やっと読み終わりました。以下、ネタバレがありますので、未読の方はお気をつけください。
さて、この作品を読み終わって一番最初に思ったのは「ために小説」だな、ということ。「ために小説」とは何かについては
[日記]雨降り - you-のまたやっちゃいました
に書いてあるので参照してください。
ミステリーというか、本格推理小説ってのはどうしても「ために小説」になってしまう。それは、仕方がないことだと思う。ネタを考えるときに、まず、核になる部分を考える。そして、その部分を生かすためにはどうすればいいのか、と考えていく。
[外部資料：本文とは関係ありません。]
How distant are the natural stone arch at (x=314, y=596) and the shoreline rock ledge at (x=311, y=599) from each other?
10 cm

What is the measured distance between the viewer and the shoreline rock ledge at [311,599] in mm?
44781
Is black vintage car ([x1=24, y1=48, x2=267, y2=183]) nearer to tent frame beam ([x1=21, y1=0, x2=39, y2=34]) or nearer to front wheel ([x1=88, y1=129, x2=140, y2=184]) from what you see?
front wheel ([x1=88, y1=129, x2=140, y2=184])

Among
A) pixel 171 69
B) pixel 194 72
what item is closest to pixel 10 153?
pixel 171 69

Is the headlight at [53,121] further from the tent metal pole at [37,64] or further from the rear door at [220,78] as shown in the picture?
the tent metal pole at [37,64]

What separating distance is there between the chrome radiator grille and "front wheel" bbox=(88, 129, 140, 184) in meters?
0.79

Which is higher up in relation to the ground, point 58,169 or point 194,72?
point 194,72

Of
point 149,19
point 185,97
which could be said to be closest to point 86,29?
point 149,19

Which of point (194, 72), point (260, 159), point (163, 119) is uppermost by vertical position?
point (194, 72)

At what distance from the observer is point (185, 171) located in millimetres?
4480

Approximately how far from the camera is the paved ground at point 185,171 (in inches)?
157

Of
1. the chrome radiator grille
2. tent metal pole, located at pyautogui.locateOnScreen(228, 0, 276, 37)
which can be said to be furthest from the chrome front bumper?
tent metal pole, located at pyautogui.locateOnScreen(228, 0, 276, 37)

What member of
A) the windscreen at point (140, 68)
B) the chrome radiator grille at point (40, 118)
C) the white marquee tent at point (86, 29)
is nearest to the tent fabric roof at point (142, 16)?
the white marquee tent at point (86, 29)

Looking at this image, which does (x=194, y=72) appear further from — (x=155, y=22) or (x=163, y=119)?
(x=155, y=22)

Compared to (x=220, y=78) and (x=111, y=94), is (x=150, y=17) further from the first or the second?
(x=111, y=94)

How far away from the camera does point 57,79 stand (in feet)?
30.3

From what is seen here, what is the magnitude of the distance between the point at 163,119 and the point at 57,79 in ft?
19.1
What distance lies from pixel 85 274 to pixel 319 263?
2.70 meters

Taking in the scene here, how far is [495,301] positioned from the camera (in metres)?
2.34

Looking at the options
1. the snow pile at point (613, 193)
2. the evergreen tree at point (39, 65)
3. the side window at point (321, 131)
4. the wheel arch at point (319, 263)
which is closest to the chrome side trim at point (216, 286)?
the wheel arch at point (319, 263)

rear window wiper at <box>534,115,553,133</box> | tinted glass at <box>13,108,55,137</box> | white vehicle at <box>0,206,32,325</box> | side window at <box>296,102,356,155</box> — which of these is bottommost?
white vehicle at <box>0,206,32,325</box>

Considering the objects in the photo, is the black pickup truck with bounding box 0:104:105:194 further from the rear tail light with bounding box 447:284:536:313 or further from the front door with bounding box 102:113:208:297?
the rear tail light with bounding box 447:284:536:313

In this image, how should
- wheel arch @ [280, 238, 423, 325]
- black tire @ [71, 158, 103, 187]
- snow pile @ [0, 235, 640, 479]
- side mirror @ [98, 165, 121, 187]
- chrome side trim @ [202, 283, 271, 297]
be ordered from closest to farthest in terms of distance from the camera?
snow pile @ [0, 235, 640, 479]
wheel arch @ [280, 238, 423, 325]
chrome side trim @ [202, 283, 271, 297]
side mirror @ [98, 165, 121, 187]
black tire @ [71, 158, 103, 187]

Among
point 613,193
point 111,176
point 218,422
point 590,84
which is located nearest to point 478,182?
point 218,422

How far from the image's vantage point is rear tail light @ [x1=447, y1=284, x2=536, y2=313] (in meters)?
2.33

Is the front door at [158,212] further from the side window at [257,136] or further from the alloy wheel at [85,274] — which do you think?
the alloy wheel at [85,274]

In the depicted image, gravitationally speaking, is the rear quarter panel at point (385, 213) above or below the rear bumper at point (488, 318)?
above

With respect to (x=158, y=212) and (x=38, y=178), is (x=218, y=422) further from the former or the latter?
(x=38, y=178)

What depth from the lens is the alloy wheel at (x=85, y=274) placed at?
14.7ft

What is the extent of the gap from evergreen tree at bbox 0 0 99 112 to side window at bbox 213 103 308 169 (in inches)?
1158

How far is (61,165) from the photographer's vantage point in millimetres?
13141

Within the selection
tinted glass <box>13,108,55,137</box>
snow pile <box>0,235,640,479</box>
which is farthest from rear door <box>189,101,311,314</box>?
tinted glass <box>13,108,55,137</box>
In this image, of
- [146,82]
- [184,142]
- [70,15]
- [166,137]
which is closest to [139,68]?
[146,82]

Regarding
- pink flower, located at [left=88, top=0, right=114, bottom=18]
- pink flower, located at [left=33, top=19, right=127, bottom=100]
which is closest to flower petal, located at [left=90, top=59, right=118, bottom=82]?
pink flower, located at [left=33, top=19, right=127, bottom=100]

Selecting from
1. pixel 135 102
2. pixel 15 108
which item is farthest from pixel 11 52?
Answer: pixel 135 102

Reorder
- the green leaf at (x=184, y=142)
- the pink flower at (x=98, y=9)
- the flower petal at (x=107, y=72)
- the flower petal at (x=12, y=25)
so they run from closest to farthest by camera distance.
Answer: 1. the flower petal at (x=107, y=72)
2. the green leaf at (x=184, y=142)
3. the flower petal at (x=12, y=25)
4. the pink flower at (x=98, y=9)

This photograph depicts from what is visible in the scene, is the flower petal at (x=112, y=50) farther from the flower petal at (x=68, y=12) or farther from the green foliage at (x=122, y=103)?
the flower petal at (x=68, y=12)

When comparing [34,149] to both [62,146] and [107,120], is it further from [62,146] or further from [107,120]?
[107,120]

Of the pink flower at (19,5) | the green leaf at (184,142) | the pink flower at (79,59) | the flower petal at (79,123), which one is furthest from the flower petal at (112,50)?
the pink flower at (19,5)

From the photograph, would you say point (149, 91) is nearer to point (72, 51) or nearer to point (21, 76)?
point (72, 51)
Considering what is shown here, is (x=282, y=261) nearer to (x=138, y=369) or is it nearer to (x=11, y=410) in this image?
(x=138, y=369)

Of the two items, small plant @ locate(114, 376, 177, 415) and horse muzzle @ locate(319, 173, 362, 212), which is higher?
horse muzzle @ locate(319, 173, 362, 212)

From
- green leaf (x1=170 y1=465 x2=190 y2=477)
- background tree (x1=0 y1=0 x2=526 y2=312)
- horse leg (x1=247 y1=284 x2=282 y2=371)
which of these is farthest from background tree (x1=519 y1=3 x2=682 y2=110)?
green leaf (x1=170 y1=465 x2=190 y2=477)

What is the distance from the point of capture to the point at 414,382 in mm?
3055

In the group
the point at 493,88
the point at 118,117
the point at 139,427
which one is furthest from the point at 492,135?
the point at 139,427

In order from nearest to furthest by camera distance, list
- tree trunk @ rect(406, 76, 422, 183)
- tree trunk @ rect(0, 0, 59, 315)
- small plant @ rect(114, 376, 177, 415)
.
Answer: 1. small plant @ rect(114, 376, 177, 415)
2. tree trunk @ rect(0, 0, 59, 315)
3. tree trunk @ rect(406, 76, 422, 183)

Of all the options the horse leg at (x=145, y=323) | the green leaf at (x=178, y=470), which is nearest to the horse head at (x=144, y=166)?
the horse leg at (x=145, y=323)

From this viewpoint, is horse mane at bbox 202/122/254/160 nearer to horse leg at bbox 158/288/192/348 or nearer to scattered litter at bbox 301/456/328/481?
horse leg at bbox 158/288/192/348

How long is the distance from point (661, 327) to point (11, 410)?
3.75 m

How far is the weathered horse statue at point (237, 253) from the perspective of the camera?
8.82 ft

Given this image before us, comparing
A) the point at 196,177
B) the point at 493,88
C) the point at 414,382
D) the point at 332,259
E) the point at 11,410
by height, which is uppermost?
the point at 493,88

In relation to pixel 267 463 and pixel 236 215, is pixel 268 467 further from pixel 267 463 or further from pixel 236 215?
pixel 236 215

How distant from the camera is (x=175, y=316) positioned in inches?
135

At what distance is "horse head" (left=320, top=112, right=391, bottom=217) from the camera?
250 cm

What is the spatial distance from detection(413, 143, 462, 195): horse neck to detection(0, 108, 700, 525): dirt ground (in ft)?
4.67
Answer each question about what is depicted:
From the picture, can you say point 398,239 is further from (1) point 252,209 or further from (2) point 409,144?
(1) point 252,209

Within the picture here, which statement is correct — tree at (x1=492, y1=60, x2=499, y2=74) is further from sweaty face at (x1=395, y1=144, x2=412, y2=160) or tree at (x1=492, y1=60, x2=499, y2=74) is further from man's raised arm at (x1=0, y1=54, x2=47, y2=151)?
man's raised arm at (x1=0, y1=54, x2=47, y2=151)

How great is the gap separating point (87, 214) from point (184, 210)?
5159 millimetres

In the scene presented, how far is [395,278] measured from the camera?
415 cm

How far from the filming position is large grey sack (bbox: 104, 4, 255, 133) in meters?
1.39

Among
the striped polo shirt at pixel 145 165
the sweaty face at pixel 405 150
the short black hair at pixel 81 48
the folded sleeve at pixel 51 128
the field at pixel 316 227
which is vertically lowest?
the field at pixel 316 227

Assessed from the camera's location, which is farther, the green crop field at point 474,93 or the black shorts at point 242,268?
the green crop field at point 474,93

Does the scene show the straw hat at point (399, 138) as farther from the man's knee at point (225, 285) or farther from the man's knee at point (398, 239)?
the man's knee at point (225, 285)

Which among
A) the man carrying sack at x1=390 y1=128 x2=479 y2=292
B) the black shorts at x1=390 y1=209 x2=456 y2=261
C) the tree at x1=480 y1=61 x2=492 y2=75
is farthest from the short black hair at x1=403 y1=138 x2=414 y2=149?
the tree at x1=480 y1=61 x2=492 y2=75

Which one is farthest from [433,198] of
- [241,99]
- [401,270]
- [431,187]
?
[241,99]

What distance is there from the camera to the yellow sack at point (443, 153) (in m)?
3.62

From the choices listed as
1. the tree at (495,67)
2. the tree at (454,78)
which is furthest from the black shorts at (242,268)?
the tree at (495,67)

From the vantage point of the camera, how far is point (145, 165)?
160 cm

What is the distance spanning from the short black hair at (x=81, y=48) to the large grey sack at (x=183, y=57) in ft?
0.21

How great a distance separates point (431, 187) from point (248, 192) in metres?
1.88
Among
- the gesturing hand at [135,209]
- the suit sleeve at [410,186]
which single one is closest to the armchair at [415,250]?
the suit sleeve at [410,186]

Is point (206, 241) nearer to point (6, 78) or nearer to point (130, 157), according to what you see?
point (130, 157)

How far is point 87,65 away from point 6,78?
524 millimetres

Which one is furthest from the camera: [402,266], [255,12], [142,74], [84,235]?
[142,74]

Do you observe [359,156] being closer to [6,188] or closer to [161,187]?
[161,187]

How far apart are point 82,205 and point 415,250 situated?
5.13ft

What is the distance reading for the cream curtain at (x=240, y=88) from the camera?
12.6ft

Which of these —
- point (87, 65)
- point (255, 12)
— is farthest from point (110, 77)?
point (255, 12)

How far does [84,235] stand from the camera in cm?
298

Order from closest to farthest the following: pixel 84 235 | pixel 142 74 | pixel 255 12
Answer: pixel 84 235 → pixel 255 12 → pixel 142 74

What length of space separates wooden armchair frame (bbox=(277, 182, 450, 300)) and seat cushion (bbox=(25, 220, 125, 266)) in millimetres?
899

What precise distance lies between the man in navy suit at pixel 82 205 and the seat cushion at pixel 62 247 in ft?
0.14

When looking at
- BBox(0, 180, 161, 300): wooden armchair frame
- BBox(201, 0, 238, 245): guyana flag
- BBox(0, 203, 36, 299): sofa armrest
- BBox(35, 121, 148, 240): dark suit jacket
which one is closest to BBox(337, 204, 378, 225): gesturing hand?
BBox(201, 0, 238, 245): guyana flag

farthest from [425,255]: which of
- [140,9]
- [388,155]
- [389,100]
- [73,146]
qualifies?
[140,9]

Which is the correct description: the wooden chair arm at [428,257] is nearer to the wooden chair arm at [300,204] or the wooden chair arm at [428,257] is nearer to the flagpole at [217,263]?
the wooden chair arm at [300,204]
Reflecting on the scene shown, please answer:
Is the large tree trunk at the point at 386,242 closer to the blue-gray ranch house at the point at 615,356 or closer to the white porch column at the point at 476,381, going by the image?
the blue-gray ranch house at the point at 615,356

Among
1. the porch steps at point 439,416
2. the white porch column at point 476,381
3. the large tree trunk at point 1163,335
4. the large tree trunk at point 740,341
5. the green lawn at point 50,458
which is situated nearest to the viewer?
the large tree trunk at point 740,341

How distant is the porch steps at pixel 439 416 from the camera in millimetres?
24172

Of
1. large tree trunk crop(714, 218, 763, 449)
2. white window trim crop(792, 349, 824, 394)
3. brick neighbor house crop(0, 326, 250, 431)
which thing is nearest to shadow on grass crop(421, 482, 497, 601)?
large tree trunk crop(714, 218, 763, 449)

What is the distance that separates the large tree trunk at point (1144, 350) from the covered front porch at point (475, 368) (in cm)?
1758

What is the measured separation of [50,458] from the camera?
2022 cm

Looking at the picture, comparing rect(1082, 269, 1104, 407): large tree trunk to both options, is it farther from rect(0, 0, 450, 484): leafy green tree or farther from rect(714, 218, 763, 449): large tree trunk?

だから、多くの作品が「ために小説」だと言える。ただし、ここで間違えてはいけないことがある。“こんな密室トリックを思いつきました"というのを出発点にして、その密室トリックを使うことのみを考えて書かれた作品は、「ために小説」ではない。思いつき小説だろう。というのを、『生ける屍の死』を読んで強く感じた。この作品の世界では死者がよみがえるのだが、この作品はそのよみがえりというもののために書かれた作品だ。
ふと思ったんだけど、解決という出発点があり、そこから、物語の始めの方へ戻っていく。この時点では出発点から拡散されていく感じだ。しかし、本を読む方は逆で、拡散から始まってすべてが一点へと収束していく。この収束が綺麗であればあるほど、いいミステリーなんじゃないだろうか。つまり、この作品がそうだったということだ。